Docker — Master Docker Layer Caching

What is Docker Layer Caching?¶

Docker Layer Caching is a feature of Docker, a popular containerization platform, that enhances the efficiency of building Docker images. When a Docker image is built, it is composed of multiple layers, with each layer representing a filesystem change.

Layer caching works by caching the intermediate layers of an image during the image build process. When Docker builds an image, it executes each instruction in the Dockerfile, creating a new layer for each instruction. If a layer has not changed since the last build, Docker can reuse the cached layer instead of rebuilding it. This significantly speeds up the image build process, especially when changes are made to the Dockerfile or application code.

Layer caching helps reduce the time and resources required to build Docker images, making the development and deployment process more efficient. It is particularly beneficial in Continuous Integration/Continuous Deployment (CI/CD) pipelines where frequent image builds are performed.

Pic from r-bloggers

When you generate an image based on the Dockerfile, and use the container generated by this image to shorten the life cycle of the container as much as possible, please do not use the container as a vm. The container can be stopped or destroyed, and then a new container can be regenerated according to the changes in settings and configuration.

Even though Docker greatly reduces the difficulty of getting started with container technology, there are many skills to understand in the process of building a container image that is both powerful and compact.

Layer Caching in Docker¶

When building a Docker image, each command in the Dockerfile adds a new layer to the image. These layers capture the changes made to the filesystem by each command. Docker employs a caching mechanism to store these intermediate layers.

If a command is executed and its outcome is identical to a previous build, Docker can reuse the cached layer rather than rebuilding it. This caching strategy significantly accelerates the image building process, particularly when there are no changes to certain parts of the Dockerfile or application code.

* Given problem: According to the Docker layer caching text, in what kind of pipelines is layer caching especially beneficial?

* Given data:
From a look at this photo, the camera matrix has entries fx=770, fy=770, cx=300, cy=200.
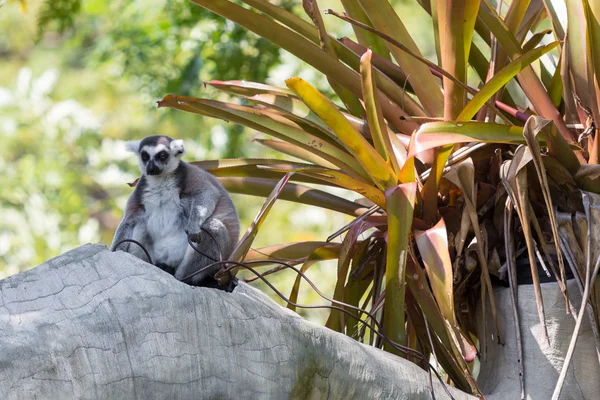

* Finished exercise: Continuous Integration/Continuous Deployment (CI/CD) pipelines, where images are built frequently.